Proportional control is scaled directly proportional to an existing error between the setpoint and a system’s output. This means that when an error is large, the reaction to that error is large; when the error is small, the reaction is small. A good visualization would be an ideal spring anchored on one end, with the other connected to a movable load in space (or anywhere without gravity). In its resting state, assume that position to be the setpoint. If the load is disturbed, the spring will be either compressed or stretched relative to the disturbance. The spring will immediately work to correct for the disturbance. If compressed, the spring will push against the compression; if stretched, it will likewise resist and apply an opposite force.
After the disturbance is removed, the spring will return to its steady-state position. In this analogy, the “proportional gain” is the spring’s strength. The stronger it is, the quicker and more forcefully it returns to its steady-state position, but the more susceptible it is to oscillating over time. With a higher gain, it will move towards the target more aggressively—but it is also more likely to overshoot.
Integral control, much like integration from your old calculus class, can be best thought of as fancy addition. The integral component accumulates the error over time between a setpoint and output of a system: As the target approaches the setpoint, the value will increase, and if the target overshoots the setpoint, the value will decrease. Over time, this value will reach an equilibrium and the system will stabilize. An overly aggressive integral gain will make the system susceptible to “integral windup” (overshooting the target). In a cylinder positioning system, this integral windup would appear as the cylinder slightly overshooting the target and then come to rest in position.
Derivative control is used to counteract the change rate of an error. This is most effective against sudden disturbances as it works to resist change and quickly correct for the disturbance. This does, however, mean the derivative control can be susceptible to noise or error from things like the sensor limitations or the signal discretization in processors. Also, if there is no disturbance in the error (i.e., it is steady but off by a defined value), the derivative control will not help correct for that error.
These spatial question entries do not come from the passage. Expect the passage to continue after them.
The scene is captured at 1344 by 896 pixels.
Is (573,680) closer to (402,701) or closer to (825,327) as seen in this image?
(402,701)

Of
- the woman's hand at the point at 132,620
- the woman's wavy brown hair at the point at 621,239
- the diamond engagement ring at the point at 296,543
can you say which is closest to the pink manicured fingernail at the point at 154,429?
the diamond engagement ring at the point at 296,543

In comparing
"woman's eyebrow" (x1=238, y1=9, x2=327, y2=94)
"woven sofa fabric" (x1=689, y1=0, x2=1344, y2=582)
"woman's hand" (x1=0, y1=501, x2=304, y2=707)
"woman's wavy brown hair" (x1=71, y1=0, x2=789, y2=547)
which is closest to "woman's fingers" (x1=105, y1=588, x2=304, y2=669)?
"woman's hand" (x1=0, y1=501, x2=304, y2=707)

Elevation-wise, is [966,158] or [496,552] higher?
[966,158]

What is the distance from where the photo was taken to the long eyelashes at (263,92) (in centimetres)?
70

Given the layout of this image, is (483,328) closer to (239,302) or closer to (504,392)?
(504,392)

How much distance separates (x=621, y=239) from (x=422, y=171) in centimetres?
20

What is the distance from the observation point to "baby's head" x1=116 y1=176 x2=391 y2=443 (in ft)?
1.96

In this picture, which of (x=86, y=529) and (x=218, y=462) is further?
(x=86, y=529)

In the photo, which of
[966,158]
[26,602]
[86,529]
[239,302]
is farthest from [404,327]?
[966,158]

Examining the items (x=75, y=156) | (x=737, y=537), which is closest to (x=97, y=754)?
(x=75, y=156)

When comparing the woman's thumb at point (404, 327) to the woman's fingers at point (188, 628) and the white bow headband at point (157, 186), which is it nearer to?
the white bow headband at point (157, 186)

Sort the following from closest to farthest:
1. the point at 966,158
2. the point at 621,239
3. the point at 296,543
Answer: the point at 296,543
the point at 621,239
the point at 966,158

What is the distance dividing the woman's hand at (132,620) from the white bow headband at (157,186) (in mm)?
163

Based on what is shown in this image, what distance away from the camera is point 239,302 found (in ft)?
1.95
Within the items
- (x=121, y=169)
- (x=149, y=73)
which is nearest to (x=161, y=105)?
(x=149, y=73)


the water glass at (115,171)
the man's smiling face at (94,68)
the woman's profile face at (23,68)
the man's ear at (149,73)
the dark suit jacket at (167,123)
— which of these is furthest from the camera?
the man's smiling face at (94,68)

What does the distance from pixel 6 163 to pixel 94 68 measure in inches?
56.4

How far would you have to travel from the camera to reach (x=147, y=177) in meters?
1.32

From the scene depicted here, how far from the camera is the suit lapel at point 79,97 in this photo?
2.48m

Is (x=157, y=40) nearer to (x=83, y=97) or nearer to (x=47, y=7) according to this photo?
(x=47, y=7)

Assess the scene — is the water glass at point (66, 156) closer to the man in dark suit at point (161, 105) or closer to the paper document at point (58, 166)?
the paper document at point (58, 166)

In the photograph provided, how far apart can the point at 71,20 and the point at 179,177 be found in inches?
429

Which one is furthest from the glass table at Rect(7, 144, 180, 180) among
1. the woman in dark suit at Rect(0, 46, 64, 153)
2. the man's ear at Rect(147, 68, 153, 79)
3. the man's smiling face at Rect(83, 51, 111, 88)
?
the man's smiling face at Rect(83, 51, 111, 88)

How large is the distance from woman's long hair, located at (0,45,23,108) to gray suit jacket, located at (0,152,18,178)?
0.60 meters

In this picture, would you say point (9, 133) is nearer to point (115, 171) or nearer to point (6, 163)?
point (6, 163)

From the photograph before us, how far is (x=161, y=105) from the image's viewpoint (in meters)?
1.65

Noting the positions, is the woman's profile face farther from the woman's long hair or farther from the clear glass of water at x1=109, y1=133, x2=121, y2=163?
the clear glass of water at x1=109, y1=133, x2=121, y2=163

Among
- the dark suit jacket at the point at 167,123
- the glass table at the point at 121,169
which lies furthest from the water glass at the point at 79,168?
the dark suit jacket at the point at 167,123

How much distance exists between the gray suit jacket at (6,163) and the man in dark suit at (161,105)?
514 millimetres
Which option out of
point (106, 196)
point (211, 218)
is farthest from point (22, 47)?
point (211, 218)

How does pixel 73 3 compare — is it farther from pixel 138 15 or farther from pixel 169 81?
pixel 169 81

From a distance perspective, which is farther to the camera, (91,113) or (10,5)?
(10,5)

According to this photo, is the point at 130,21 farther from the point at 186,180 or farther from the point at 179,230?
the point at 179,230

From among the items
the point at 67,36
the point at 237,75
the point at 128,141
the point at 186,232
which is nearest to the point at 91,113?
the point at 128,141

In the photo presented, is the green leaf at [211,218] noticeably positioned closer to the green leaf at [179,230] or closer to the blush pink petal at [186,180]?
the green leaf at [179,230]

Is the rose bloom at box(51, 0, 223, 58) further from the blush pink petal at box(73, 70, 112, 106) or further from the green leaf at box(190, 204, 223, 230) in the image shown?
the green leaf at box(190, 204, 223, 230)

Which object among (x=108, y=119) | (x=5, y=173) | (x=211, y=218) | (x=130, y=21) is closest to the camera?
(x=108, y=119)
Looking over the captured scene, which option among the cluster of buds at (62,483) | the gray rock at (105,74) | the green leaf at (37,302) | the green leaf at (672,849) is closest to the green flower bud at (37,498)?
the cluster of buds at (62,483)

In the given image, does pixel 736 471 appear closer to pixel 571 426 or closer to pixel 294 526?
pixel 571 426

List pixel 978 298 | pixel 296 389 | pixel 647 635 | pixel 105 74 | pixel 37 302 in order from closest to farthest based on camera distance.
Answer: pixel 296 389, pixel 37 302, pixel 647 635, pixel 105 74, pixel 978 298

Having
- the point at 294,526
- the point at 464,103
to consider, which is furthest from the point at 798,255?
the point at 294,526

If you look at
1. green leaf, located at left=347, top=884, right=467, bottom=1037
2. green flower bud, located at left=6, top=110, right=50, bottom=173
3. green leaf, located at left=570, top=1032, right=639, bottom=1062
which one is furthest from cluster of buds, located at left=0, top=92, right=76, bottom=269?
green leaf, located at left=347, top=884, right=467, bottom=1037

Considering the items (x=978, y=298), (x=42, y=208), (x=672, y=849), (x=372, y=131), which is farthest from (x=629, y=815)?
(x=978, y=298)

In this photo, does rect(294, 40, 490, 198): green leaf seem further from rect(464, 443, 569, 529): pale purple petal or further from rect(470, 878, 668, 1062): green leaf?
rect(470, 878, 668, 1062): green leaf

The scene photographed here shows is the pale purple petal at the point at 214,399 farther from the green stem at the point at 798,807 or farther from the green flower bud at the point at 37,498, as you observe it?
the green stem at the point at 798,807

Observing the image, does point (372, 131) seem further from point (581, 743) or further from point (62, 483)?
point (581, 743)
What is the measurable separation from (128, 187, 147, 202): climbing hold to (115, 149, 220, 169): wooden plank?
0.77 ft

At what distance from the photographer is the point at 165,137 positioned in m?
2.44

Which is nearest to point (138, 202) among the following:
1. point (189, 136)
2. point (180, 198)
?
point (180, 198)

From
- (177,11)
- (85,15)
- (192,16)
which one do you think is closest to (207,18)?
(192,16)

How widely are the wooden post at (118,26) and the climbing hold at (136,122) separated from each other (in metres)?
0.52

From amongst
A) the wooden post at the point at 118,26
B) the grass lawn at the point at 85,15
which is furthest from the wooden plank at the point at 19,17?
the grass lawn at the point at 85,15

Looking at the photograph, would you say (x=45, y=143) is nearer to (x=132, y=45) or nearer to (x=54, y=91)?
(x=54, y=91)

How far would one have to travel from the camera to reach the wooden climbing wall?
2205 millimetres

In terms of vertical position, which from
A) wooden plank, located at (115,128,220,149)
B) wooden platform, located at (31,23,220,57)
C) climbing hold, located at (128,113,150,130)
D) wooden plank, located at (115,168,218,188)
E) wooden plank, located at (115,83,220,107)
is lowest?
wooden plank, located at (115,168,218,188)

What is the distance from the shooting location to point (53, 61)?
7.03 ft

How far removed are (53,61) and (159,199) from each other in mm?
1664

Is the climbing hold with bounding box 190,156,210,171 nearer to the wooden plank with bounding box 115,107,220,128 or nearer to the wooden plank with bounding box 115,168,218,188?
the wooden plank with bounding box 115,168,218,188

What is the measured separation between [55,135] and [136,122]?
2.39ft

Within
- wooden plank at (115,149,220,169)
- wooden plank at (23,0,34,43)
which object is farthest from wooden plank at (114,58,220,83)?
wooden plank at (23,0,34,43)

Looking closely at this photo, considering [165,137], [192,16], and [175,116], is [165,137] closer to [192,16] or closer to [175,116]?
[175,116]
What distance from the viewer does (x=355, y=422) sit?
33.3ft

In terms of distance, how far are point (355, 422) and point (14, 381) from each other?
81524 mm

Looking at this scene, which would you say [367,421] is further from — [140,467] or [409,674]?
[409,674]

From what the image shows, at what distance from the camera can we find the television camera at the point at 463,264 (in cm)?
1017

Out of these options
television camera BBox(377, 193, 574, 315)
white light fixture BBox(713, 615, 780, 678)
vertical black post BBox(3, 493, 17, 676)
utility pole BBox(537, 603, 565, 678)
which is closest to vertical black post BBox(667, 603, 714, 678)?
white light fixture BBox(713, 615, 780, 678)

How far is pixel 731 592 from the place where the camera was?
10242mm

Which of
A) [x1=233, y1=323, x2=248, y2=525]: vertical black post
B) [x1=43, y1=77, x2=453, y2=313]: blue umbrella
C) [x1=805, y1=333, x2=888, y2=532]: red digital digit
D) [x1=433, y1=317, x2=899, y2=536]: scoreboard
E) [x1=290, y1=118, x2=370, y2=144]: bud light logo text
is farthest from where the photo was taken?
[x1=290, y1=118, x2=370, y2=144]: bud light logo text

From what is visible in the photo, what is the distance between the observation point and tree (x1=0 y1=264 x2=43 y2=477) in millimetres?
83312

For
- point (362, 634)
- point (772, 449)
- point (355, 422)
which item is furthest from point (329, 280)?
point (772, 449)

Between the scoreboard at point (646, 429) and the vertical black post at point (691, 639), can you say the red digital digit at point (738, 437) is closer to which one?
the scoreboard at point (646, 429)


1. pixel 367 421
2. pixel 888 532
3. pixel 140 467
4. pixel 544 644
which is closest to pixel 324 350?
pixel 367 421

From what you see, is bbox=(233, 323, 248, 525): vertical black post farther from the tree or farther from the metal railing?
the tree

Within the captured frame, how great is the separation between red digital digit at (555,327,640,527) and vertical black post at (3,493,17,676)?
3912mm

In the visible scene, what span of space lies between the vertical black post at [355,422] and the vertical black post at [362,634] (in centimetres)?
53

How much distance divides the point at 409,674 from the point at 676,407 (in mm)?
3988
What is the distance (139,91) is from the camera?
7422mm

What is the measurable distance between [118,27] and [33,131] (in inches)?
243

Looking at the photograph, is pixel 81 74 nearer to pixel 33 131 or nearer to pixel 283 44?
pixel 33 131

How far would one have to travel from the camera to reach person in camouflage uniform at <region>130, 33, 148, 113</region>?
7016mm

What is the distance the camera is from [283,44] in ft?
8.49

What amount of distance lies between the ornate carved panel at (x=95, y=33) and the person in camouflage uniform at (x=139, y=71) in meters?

When tuning derivative gain, be very careful: Make small changes and start at a low value. Adding too much derivative gain or having noise in the system can lead to violent reactions for some systems.
Pulling it all together, you can loosely describe PID functions as present (proportional), past (integral) and future (derivative) means of controlling and correcting error for a given system. The proportional control focuses on correcting for something as it happens, integral control corrects for past error over time, and derivative control corrects for disturbances and their predictive impact. Now, this isn’t to say that it predicts the future, but by reacting to the rate of change, it can take “predictive-like” corrective action.
Implementing PID control into hydraulic systems has resulted in unique technologies and equipment designs. When envisioning the possibilities, it is important to keep an open mind. The degree of system controllability is particularly interesting. At face value, a more controllable system often seems positive, but for the quickest way to be dynamic and nimble, a less controllable system with a robust PID control might be an advantage for the task. A good example would be a fighter jet and its ability to turn on a dime mid-flight.
Be receptive and get creative as emerging technologies from adjacent industries quickly spill into the fluid power industry. This enables newer and better ways to design equipment while blurring the lines between historically well-defined disciplines in the system design space. As time goes on and new technologies appear, the separation between mechanical, automation and fluid power system design will be less distinct.